We absolutely should, even if that leads to street riots. We have too many of them. And practically 90% of all popular languages are held together by spit, duct tape and nostalgia -- let's not kid ourselves at least.
It cannot be that damned hard to identify several desirable traits, identify the languages that possess them, combine that with the knowledge of which runtimes / compilers do the best work (benchmarking the resulting machine code is very good first step in that), then finally combine that with desirable runtime properties (like the fault tolerance and transparent parallelism of Erlang's BEAM VM). Yes it sounds complicated. And yes it's worth it.
> It seems there's still a lot of innovation going on, would it be worth stifling that?
Yes. Not all innovation should see production usage. I can think of at least 10 languages right now that should have remained hobby projects but became huge commercial hits due to misguided notions like "easy to use". And nowadays we no longer want easy to use -- we want guarantees after the program compiles, not being able to spit out a half-working code in 10 minutes (I definitely can't talk about all IT here, of course, but this is a sentiment / trend that seems to get stronger and stronger with time).
Many languages and frameworks aren't much better than weekend garage tinkering projects and should have stayed that way -- Javascript is the prime example.
Most operating systems ship a general-purpose structured binary serialization format parser as an OS component: ASN1. There have over the years been a number of security critical bugs in there, and everybody hates ASN1 anyway.
ASN.1 has an amazing idea and an awful implementation. :(
I'd say standardise a subset of ASN.1's binary and text representations and introduce a completely different schema syntax -- LISP seems like a sane choice -- and just stop there.
ASN.1 suffers the same problems that many other technologies suffer: they have way too many things accumulated on top of one another. Somebody has to put their foot down and say: "NO! Floating-point numbers in these binary streams can be 32 bit, 64 bit and arbitrary precision but no more than 1024 bits! I don't care what you need, there's the rest of the world to consider, deal with it". And people will find a way (maybe introduce a composite type that has 2x 1024-bit floats).
We need standard committees with a bit more courage and less corporate influence.
> Given a program supporting 16 bit address spaces from the 1970s, you can load it into a modern x86 OS today and it works.

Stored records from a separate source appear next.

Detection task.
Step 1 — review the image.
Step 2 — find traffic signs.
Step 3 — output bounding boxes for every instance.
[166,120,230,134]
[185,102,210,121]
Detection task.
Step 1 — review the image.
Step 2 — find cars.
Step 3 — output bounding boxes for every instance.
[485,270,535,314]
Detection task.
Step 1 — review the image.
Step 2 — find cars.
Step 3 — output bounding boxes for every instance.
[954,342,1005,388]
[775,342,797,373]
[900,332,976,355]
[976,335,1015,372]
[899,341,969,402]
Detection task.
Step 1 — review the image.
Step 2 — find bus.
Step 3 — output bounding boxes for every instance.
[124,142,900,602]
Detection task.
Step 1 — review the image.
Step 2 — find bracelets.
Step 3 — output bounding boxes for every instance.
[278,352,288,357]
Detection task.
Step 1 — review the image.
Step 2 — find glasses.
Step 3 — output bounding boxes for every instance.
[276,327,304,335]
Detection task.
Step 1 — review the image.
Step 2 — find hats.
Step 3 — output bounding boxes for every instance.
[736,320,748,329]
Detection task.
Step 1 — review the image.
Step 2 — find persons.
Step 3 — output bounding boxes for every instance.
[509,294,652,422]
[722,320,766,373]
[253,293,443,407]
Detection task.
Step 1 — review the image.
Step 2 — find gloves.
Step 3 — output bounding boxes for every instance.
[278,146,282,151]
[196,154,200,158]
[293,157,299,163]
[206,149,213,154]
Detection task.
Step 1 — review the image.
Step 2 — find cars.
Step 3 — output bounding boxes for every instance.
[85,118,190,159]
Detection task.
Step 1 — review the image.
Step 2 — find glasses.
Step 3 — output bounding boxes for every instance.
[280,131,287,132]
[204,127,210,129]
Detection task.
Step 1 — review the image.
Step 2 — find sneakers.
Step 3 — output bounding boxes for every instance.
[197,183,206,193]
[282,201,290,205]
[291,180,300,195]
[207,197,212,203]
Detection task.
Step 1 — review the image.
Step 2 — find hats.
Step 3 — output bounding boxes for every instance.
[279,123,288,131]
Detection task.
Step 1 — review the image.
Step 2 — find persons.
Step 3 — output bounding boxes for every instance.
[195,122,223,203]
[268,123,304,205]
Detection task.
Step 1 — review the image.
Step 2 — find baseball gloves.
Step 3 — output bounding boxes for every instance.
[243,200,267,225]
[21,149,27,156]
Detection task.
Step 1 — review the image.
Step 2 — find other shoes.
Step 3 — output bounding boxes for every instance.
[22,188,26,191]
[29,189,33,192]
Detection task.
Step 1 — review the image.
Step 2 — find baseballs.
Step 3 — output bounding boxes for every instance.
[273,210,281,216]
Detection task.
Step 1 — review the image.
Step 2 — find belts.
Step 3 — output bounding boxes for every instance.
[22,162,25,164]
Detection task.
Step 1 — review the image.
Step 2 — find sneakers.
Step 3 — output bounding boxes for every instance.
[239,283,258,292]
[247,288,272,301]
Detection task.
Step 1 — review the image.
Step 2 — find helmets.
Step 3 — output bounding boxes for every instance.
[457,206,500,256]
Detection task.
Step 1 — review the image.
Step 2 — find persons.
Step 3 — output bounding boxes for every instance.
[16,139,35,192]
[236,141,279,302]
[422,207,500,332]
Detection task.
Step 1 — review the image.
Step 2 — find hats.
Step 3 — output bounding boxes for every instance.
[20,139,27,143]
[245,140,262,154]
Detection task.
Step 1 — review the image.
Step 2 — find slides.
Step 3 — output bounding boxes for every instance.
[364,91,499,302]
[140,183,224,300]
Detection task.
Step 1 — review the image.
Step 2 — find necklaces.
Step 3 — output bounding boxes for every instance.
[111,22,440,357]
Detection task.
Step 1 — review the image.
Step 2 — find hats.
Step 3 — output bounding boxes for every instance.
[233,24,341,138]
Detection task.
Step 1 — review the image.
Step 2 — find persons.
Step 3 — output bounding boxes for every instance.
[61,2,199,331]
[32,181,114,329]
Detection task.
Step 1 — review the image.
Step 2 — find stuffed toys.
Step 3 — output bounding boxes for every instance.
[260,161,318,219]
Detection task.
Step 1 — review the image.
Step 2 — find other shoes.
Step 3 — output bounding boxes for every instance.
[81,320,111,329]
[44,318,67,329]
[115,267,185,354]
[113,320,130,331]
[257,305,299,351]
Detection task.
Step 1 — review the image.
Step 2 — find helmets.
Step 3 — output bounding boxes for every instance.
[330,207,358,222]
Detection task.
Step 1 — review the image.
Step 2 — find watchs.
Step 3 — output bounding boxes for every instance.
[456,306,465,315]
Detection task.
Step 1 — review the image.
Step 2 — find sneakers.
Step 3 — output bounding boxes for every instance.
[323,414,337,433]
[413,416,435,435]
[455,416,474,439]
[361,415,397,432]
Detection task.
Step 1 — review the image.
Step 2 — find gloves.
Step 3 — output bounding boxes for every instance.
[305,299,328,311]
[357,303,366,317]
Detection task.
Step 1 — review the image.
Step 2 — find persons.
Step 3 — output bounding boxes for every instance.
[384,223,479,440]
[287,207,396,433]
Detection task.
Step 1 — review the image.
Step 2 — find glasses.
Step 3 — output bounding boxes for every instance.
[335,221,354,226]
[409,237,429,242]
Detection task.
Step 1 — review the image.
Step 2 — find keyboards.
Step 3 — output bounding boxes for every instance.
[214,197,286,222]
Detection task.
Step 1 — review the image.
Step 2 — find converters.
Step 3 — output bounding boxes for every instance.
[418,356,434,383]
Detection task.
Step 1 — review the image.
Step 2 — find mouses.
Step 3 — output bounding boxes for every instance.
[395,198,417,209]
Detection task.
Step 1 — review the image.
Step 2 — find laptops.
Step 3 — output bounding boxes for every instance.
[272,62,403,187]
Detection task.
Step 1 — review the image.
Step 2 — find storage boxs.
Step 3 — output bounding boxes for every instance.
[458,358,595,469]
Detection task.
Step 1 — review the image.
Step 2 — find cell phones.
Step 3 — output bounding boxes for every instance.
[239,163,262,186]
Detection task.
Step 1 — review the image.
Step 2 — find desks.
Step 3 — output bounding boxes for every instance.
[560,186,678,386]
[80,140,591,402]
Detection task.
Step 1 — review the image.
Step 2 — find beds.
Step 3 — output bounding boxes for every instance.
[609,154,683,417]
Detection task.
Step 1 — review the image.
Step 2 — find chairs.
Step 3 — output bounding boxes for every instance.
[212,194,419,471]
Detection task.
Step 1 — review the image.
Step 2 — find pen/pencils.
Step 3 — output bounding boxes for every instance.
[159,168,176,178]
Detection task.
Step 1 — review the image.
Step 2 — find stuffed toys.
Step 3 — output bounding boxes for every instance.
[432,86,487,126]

Actually, it doesn't. It is extremely hard to properly return to 16-bit userspace code from a 64-bit kernel, so Windows removed support for it entirely, and it's not enabled by default on Linux.
Well, I don't want to say anything about the utility, longevity or appeal of yaml/json, but I somehow think a user is going to upgrade their entire operating system before they upgrade my little app.
And if they're inclined to upgrade my app, I mean, nothing stops me from using a third party library to parse yaml. It sounds like we're talking about an app from three operating systems and 20 years ago so it's likely I'm doing that anyway - maybe not in the current Windows version, but in a recent enough version on some other operating system.